A second, subtler conclusion can also be obtained logically, if one recognizes two very different “chemical view” vs. “mechanical view” of the Natural World (Qian et al., 2016; Fisher and Zuckerman, 1998). In the latter, an individual is a point mass which is featureless with only mass, position, and velocity as its traits. However, in a chemical view of the Natural Worlds, individuals are atoms and molecules with infinitely complex constituents, if only one probes deeper. Under the chemical perspective, two particles with affinity can form a complex is considered as self-evident, while in mechanics, it requires a theory to elucidate the emergence of a new “quasi-particle” as a consequence of a phase-transition like process (Walker, 2017; Smith and Morowitz, 2016).
ACKNOWLEDGEMENTS
We thank Professor Ping Chen of Fudan University for his encouragement to write down an idea into this paper; Professors Xiao-Dong Su, Yi-Qin Gao, Zhi-Rong Liu, and Xin-Sheng Zhao of Peking University for their inspiring discussions on various related issues.
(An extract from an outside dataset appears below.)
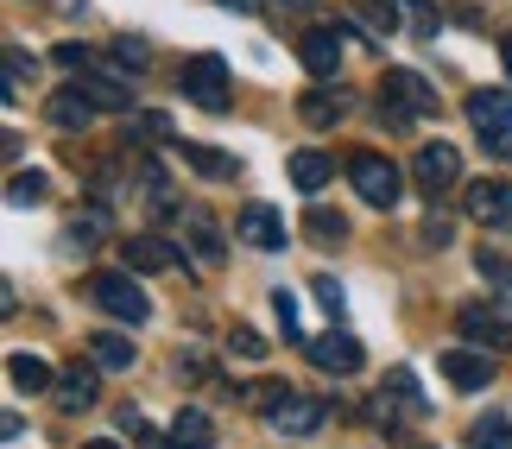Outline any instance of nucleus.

We also thank G. Allen (Washington Univ. St. Louis), R. H. Austin (Princeton), Y. Chen (ENS Paris), H. Li (UCSF), Q. Ouyang (PKU), D. E. Smith (SFI), Y. Tu (IBM), R. A. van Santen (TU Eindhoven), X. Yu (Inst. Neurosci., CAS), C. Zhang (Inst. Biophys., CAS for their reading of the manuscript and helpful comments. This project was supported by MST 2003CB715906 to SB and NSFC 11021463 to OYQ.
Footnotes
↵1 The term “individual” originally meant to be “indivisible”. This is not what we imply when we employed this term here. Rather, we use the term “individual” as opposite to “population” as two essential terms in evolutionary biology. It is important to recognize that a “living individual” actually is a “dynamic form” within which the materials are continuously changing anew. In the current context, the atoms in an IMFBC complex are not the same due to continuous assembly and disassembly.